CHRISTINE HOWARD SANDOVAL is an interdisciplinary artist of Obispeño Chumash and Hispanic ancestry. Her work challenges the boundaries of representation, access, and habitation through the use of performance, video, and sculpture. Howard Sandoval makes work about contested places, such as the historic Native and Hispanic waterways of northern New Mexico; the Gowanus Canal, a Superfund site in New York; and an interfacing suburban-wildland in Colorado. Howard Sandoval has exhibited nationally and internationally; at The Museum of Capitalism (Oakland, CA), Designtransfer, Universität der Künst Berlin (Berlin, Germany), El Museo Del Barrio (NY), and Socrates Sculpture Park (Queens, NY). Her first solo museum exhibition debuted at The Colorado Springs Fine Art Center in May 2019, during which time she was the Mellon Artist in Residence at Colorado College. Sandoval has also been awarded residencies at the Santa Fe Art Institute, Triangle Arts, and The Vermont Studio Center. She holds a BFA from Pratt Institute (NY) and an MFA from Parsons The New School for Design (NY). She is currently Assistant Professor of Interdisciplinary Praxis in the Audain Faculty of Art at Emily Carr University (BC).
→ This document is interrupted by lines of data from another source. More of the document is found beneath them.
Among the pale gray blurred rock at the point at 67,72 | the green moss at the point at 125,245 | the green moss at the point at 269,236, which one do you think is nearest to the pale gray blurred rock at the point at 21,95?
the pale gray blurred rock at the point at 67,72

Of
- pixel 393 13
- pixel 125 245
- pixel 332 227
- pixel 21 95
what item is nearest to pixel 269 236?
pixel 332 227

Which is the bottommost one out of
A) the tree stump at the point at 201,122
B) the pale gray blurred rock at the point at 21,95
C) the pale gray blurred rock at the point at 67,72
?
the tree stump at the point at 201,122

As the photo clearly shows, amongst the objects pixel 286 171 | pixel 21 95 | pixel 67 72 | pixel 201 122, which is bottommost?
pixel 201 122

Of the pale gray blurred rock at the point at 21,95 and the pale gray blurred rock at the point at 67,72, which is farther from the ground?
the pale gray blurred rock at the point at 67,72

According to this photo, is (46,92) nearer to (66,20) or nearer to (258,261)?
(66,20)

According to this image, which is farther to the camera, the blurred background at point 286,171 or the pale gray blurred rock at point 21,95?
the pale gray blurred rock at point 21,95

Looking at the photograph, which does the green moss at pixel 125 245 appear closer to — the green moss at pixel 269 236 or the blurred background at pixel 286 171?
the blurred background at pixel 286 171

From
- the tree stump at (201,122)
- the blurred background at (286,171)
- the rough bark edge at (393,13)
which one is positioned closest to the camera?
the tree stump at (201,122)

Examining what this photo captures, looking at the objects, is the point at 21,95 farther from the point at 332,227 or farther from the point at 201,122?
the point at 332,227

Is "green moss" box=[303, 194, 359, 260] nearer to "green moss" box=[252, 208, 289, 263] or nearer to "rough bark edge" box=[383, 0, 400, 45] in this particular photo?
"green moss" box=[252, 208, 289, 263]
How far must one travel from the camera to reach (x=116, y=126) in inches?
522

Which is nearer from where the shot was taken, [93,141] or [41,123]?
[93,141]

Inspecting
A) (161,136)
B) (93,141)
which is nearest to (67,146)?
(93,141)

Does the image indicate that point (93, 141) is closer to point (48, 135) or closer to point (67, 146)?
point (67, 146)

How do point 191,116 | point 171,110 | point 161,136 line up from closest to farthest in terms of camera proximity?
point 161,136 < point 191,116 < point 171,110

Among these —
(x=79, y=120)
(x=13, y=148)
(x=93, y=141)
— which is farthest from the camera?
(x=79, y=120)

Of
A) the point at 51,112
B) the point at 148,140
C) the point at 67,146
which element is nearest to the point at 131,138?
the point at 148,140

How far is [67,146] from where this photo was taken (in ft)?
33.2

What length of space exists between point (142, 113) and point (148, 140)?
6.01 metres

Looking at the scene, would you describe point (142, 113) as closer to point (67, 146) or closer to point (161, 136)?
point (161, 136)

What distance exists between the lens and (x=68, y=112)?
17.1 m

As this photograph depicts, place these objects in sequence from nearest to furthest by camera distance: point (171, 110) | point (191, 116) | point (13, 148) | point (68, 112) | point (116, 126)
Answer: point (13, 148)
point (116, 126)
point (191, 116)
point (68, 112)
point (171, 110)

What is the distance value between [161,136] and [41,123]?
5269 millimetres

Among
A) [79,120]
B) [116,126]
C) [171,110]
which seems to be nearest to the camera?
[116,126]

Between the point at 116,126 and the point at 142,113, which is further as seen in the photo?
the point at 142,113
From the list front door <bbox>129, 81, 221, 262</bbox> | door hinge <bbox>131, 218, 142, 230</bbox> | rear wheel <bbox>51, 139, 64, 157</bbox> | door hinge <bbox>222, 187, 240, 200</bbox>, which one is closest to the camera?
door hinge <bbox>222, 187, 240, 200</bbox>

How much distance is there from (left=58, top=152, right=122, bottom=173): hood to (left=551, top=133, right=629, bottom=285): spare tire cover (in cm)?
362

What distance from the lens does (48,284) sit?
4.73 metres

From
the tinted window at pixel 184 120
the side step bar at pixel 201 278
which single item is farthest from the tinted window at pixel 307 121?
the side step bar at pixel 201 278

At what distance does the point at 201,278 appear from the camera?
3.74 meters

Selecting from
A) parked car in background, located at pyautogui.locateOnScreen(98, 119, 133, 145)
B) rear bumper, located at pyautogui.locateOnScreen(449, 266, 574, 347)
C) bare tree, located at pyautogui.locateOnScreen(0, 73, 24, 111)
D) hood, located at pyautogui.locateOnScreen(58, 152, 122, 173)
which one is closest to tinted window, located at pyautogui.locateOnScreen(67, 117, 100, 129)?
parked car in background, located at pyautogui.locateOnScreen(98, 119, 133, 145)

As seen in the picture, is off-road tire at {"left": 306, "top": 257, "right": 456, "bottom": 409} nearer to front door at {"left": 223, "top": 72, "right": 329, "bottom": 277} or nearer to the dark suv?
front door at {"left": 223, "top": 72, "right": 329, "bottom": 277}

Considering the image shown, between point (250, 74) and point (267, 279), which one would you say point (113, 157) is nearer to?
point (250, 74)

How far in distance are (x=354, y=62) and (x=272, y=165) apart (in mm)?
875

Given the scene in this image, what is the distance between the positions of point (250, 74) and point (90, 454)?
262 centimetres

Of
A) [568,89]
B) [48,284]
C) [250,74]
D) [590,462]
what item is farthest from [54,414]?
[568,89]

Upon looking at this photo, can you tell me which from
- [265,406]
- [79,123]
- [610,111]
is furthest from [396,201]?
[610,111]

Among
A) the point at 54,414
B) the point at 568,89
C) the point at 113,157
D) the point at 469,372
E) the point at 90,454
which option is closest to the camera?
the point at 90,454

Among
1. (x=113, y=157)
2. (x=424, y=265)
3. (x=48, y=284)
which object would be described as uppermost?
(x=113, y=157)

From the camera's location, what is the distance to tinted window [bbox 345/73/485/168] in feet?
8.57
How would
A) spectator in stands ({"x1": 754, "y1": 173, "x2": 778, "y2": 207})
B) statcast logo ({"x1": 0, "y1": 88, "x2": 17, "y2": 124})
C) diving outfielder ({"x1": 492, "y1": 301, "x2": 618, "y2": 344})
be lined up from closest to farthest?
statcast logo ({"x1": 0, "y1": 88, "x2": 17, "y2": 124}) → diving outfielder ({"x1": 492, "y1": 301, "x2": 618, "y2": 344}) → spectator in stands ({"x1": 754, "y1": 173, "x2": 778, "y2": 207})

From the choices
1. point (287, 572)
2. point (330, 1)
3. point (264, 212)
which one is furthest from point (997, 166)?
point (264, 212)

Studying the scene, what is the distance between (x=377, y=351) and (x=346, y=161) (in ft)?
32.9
KAREN MIRANDA-RIVADENEIRA grew up along the shores and mountains of Ecuador. Her work focuses on memory, geo-poetics and storytelling through collaborative processes and personal narratives. Intersectional theories, and earth-based healing inform her practice. She has exhibited widely among places The Portrait gallery at the Smithsonian museum in Washington, DC, Queens Museum, she has participated in the Musee Quai du Branly biennial and received their artist in residence fellowship in 2017. She is currently a master mentor for the Woman Photograph mentorship program, she is a recipient of the We, Women Photo Award and is an artist in residence at BRIClab.

ELISA GUTIERREZ ERIKSEN is a Mexican Curator and Arts and cultural producer with 10 years of experience working and collaborating with artists and institutions to produce and curate art pieces, exhibits, festivals and cultural events. As Cultural Specialist at the UNESCO Field Office in Mexico she developed projects and curated exhibitions concerning the relationship between culture and migration, audiovisual heritage, and others relating to social sciences and the environment. Prior to that, she was Head of Exhibitions of the Alas y Raices program at the Ministry of Culture in Mexico between 2010 and 2013, where she curated and produced over 20 exhibitions and over 10 site specific installations. She started her curatorial practice as Assistant Curator of the 100m3 Gallery in Mexico City. Among other projects, she has collaborated with the International Human Rights Art Festival in New York and the International Contemporary Animation Film Festival ANIMASIVO. She currently lives in Brooklyn, NY, where she works as Programs Manager & Curator at NARS Foundation.